<<<<

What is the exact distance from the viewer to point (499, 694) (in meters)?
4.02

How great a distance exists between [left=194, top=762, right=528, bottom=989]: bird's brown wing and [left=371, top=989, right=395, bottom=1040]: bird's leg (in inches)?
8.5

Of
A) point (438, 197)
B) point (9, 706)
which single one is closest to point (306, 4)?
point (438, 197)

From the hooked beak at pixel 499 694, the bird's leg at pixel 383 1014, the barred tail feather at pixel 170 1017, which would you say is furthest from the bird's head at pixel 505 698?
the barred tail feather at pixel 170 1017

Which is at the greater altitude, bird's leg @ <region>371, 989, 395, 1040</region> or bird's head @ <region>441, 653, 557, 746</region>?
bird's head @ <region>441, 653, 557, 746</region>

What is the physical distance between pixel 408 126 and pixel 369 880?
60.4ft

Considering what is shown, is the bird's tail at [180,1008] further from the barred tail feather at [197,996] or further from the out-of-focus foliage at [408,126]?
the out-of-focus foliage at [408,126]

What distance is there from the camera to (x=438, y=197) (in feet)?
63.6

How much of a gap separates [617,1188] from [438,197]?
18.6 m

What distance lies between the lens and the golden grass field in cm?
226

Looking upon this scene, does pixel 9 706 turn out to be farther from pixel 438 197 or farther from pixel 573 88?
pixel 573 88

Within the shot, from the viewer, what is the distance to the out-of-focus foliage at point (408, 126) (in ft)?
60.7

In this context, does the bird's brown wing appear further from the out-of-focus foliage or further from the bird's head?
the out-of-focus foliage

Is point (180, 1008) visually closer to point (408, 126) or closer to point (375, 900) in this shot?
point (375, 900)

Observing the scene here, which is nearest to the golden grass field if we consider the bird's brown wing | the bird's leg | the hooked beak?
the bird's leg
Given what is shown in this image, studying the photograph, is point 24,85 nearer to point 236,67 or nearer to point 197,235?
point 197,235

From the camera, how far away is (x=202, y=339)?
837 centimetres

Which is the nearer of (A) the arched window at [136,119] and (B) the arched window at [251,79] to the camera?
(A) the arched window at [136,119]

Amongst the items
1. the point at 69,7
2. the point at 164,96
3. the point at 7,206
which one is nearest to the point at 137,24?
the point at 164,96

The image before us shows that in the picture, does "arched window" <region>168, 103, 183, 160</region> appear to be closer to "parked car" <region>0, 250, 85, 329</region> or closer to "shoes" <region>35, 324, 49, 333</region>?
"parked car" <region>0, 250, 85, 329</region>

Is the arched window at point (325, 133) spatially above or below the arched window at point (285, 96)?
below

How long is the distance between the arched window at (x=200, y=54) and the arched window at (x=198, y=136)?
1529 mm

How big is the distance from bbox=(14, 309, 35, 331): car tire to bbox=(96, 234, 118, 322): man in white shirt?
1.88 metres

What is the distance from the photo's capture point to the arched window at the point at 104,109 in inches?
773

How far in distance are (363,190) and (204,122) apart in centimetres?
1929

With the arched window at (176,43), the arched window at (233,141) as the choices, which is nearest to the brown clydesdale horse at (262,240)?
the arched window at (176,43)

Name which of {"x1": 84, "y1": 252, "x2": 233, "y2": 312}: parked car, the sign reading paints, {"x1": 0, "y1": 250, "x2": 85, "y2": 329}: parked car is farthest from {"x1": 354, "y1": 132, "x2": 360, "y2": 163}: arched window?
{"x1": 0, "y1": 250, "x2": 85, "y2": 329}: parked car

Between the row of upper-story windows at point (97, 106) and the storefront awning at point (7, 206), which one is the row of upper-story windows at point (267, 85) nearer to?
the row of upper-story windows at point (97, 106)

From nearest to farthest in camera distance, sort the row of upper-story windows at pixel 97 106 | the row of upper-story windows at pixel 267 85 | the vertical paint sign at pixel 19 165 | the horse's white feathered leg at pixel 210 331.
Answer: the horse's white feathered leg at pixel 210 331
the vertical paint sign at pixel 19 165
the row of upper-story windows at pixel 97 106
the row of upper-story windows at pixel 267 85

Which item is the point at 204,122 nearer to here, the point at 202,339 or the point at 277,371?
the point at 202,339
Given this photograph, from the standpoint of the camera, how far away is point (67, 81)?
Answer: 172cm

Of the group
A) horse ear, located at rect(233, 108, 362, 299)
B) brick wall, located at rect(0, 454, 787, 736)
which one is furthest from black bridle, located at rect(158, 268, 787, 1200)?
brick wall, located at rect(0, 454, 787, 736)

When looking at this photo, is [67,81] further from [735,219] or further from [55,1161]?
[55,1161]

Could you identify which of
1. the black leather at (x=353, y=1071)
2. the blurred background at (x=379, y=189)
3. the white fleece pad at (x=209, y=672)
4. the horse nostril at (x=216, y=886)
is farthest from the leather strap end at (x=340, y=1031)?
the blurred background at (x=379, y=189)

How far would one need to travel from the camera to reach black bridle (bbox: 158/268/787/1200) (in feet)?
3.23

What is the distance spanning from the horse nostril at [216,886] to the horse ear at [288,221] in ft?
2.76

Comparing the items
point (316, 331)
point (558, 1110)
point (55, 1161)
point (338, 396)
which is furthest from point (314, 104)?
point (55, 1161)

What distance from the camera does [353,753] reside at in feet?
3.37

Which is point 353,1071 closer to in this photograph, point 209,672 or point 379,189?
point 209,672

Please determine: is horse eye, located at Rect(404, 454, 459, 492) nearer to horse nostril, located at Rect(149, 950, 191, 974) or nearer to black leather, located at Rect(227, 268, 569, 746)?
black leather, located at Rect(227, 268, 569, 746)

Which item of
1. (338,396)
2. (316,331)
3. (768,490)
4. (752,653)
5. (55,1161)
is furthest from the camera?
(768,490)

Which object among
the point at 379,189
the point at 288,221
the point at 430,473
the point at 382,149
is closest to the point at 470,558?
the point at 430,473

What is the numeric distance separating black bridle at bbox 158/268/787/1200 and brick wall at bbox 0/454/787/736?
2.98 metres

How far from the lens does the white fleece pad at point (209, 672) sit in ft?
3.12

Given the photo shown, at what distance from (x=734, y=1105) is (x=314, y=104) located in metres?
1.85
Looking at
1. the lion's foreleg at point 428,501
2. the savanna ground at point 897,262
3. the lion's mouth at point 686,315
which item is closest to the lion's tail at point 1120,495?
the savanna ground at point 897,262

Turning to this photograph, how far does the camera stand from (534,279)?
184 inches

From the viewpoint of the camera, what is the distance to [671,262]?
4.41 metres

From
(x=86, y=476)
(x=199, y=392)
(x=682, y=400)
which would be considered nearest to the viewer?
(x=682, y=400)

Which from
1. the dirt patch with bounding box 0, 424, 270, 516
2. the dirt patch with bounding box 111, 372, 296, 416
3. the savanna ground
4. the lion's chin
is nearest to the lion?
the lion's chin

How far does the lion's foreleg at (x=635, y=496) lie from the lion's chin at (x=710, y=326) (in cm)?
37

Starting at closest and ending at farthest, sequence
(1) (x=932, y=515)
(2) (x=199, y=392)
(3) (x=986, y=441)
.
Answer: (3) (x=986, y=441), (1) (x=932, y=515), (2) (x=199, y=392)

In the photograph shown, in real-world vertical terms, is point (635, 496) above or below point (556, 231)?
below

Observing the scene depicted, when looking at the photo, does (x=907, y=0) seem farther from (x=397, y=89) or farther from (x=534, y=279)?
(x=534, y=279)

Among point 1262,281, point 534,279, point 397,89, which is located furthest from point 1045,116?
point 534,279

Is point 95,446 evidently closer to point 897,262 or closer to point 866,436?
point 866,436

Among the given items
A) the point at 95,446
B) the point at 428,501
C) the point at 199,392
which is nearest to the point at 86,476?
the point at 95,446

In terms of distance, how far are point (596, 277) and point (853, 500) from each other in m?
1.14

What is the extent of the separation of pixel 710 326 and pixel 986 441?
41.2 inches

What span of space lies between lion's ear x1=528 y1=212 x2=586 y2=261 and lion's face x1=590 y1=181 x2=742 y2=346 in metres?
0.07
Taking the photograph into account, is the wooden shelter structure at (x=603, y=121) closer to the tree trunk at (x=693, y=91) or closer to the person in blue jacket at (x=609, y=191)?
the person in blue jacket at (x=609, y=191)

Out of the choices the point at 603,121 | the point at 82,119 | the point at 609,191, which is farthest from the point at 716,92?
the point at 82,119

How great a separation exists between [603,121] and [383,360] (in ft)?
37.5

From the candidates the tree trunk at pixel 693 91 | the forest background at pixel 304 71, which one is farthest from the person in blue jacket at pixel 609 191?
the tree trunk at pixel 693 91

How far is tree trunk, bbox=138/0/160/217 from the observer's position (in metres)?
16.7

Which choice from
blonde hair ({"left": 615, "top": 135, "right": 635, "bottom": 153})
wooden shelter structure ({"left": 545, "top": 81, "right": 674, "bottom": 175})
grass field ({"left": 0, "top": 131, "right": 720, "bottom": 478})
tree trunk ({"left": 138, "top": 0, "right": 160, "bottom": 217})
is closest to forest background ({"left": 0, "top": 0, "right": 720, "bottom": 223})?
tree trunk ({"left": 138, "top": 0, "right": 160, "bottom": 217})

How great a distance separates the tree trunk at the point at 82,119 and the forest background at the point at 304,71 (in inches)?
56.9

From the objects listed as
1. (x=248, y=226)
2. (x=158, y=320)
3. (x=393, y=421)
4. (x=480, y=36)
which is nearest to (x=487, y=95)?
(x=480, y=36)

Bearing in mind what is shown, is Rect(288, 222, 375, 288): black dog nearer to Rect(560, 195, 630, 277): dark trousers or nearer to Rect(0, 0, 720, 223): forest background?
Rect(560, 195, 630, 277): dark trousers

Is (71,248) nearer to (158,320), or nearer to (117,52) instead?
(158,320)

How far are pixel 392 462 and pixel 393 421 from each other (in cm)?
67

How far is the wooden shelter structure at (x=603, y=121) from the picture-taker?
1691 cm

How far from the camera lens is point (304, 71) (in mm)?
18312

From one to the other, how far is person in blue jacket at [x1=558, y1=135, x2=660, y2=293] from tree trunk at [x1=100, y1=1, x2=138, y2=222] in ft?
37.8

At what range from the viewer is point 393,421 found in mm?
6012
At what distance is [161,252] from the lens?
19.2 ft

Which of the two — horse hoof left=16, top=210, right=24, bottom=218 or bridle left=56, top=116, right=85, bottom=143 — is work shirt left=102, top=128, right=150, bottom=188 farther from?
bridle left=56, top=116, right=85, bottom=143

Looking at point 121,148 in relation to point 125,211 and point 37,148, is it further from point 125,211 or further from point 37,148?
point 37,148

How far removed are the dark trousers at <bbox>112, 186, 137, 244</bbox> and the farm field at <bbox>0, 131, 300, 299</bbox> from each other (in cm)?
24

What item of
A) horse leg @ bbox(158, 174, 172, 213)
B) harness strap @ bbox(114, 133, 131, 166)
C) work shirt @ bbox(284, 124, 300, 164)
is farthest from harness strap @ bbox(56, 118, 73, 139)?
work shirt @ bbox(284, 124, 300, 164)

>>>>

## WRITTEN PROBLEM
What needs duplicating is the run of lines from the one containing "Looking at point" through the last line of the entries above, exact and complete.

## TASK RESULT
Looking at point 121,148 in relation to point 125,211 and point 37,148, is it further from point 125,211 or further from point 37,148?
point 37,148

How far removed are the dark trousers at <bbox>112, 186, 137, 244</bbox> and the farm field at <bbox>0, 131, 300, 299</bbox> from each other (in cm)?
24

What item of
A) horse leg @ bbox(158, 174, 172, 213)
B) harness strap @ bbox(114, 133, 131, 166)
C) work shirt @ bbox(284, 124, 300, 164)
is farthest from harness strap @ bbox(56, 118, 73, 139)?
work shirt @ bbox(284, 124, 300, 164)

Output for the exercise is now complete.